[A run of records]
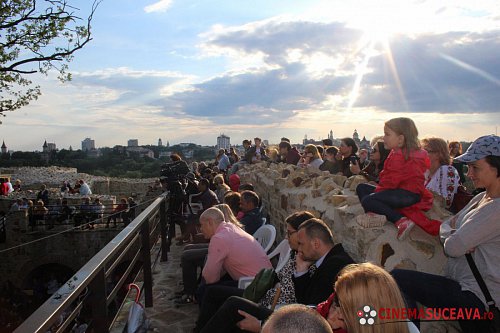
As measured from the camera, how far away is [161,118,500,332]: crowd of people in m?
1.69

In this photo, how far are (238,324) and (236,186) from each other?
222 inches

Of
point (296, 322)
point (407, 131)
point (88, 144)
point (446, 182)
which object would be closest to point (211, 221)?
point (407, 131)

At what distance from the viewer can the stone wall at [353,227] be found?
2.84m

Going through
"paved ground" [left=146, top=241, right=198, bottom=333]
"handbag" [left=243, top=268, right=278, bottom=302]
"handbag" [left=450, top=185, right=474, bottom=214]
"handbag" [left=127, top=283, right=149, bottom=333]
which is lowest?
"paved ground" [left=146, top=241, right=198, bottom=333]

**Exercise directions**:
Edit the data above by changing every "handbag" to "purse", leaving everything else as it is, and omit the pictures from your answer.

**Result of this exercise**:
As measured from the camera, how far away is [161,118,500,332]: crowd of people in m?
1.69

In this photo, how far are (238,324) and (236,186) from each other?
222 inches

Of
point (296, 322)
point (407, 131)
point (88, 144)
point (446, 182)
which object would be closest to point (211, 221)?
point (407, 131)

At what distance from the viewer can the stone wall at [353,227] be found?
2.84m

Going through
"paved ground" [left=146, top=241, right=198, bottom=333]
"purse" [left=243, top=268, right=278, bottom=302]
"purse" [left=450, top=185, right=474, bottom=214]
"purse" [left=127, top=283, right=149, bottom=333]
which is lowest?
"paved ground" [left=146, top=241, right=198, bottom=333]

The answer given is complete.